WRITTEN PROBLEM
Reproduce verbatim the rows from the line containing "What distance would" through the line containing "5.10 meters", both included, and leave the pictures out.

--- START EXERCISE DATA ---

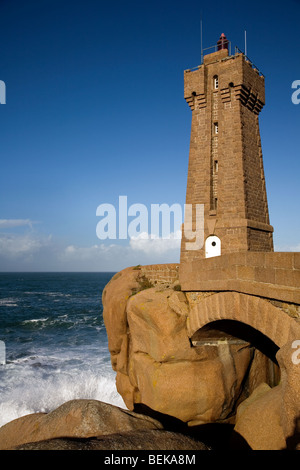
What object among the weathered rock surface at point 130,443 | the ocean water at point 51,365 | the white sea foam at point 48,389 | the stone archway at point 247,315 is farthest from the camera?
the ocean water at point 51,365

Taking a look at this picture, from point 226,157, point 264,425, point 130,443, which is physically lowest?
point 264,425

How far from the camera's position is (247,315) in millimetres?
8016

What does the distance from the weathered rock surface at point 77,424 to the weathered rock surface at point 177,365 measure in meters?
4.33

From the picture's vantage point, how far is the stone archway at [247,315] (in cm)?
662

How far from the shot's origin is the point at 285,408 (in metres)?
6.20

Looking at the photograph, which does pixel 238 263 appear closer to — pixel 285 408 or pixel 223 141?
pixel 285 408

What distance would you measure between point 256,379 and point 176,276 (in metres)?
5.07

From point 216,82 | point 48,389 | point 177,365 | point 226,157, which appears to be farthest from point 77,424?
point 216,82

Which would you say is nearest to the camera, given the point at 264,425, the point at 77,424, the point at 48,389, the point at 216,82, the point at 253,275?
the point at 77,424

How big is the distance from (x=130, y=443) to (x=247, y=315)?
4158 mm

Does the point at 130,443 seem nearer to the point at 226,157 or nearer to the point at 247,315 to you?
the point at 247,315

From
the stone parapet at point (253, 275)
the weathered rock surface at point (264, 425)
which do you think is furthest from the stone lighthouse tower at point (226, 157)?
the weathered rock surface at point (264, 425)

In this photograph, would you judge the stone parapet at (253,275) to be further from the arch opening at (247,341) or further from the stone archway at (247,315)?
the arch opening at (247,341)
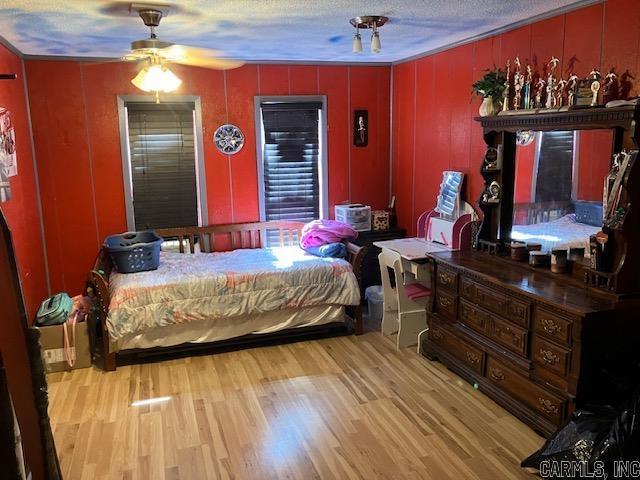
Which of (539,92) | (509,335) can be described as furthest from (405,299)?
(539,92)

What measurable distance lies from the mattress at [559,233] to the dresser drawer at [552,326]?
0.50 meters

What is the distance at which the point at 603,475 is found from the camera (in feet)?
7.68

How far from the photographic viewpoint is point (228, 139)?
5.10 meters

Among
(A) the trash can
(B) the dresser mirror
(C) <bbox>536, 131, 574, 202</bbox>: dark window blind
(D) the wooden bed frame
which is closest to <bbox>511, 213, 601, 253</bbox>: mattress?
(B) the dresser mirror

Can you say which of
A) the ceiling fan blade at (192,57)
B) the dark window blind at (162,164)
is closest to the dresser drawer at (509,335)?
the ceiling fan blade at (192,57)

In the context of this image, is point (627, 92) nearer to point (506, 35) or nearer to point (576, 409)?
point (506, 35)

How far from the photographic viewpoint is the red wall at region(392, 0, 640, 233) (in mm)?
2961

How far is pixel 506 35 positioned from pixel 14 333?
3.49m

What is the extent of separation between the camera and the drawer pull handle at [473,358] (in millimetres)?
3488

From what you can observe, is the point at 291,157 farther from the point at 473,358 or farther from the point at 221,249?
the point at 473,358

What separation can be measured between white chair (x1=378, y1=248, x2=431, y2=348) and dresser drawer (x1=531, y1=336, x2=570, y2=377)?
1189 millimetres

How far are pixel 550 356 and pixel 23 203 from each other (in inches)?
148

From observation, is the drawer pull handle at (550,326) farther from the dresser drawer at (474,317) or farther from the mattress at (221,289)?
the mattress at (221,289)

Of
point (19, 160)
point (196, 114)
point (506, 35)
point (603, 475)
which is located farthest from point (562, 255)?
point (19, 160)
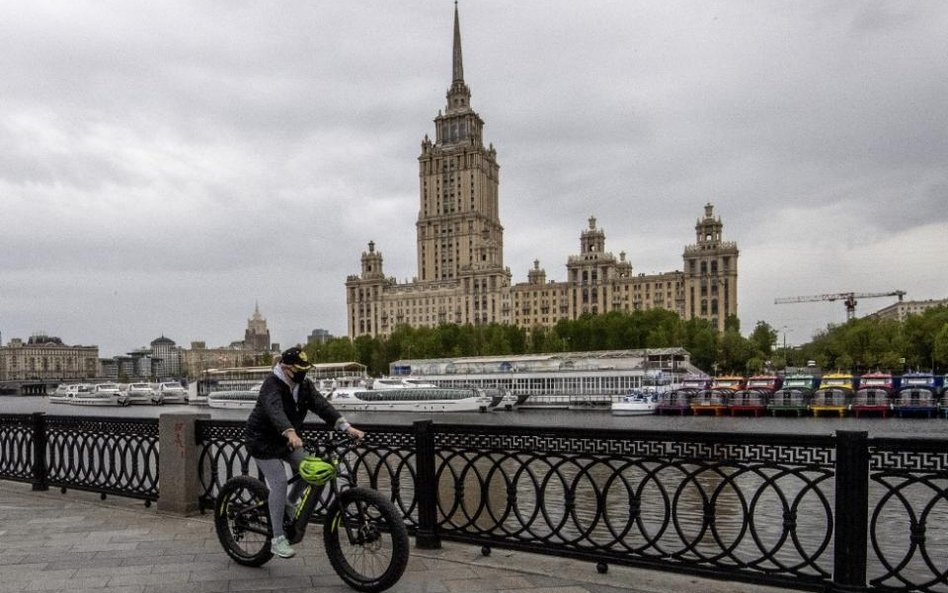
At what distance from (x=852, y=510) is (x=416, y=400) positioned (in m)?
66.1

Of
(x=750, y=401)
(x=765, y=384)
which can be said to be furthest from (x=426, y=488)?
(x=765, y=384)

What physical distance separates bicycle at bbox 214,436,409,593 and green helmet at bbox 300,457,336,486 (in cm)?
1

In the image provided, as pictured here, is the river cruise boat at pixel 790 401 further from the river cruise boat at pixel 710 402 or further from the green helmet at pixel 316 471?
the green helmet at pixel 316 471

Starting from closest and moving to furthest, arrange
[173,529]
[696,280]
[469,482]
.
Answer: [173,529] → [469,482] → [696,280]

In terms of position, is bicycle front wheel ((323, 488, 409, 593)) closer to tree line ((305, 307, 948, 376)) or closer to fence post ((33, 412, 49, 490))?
fence post ((33, 412, 49, 490))

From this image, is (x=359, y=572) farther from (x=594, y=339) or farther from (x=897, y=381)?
(x=594, y=339)

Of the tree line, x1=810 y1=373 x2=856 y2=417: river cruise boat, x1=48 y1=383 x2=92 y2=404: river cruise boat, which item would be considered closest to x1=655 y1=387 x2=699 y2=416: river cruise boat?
x1=810 y1=373 x2=856 y2=417: river cruise boat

--- END EXERCISE DATA ---

EXERCISE RESULT
What distance would you measure between point 256,379 and point 176,276 (in metres)?
5.07

From point 216,82 | point 48,389 | point 177,365 | point 226,157, which appears to be farthest from point 77,424?
point 216,82

Which would you say is nearest to the camera, given the point at 264,425, the point at 77,424, the point at 48,389, the point at 216,82, the point at 253,275?
the point at 77,424

How big is the distance from (x=130, y=443) to (x=247, y=315)?
4158 mm

Does the point at 130,443 seem nearer to the point at 226,157 or nearer to the point at 247,315 to you?
the point at 247,315

From
the stone parapet at point (253, 275)
the weathered rock surface at point (264, 425)
which do you think is furthest from the stone lighthouse tower at point (226, 157)?
the weathered rock surface at point (264, 425)

In this photograph, would you judge the stone parapet at (253,275) to be further from the arch opening at (247,341) or further from the stone archway at (247,315)?
the arch opening at (247,341)
Which of (539,92) | (509,335) can be described as furthest from (405,299)?
(539,92)

What measurable distance lies from the mattress at [559,233] to the dresser drawer at [552,326]?
0.50 meters

What is the distance at which the point at 603,475 is found from the camera (in feet)?
7.68

How far from the photographic viewpoint is point (228, 139)?
5.10 meters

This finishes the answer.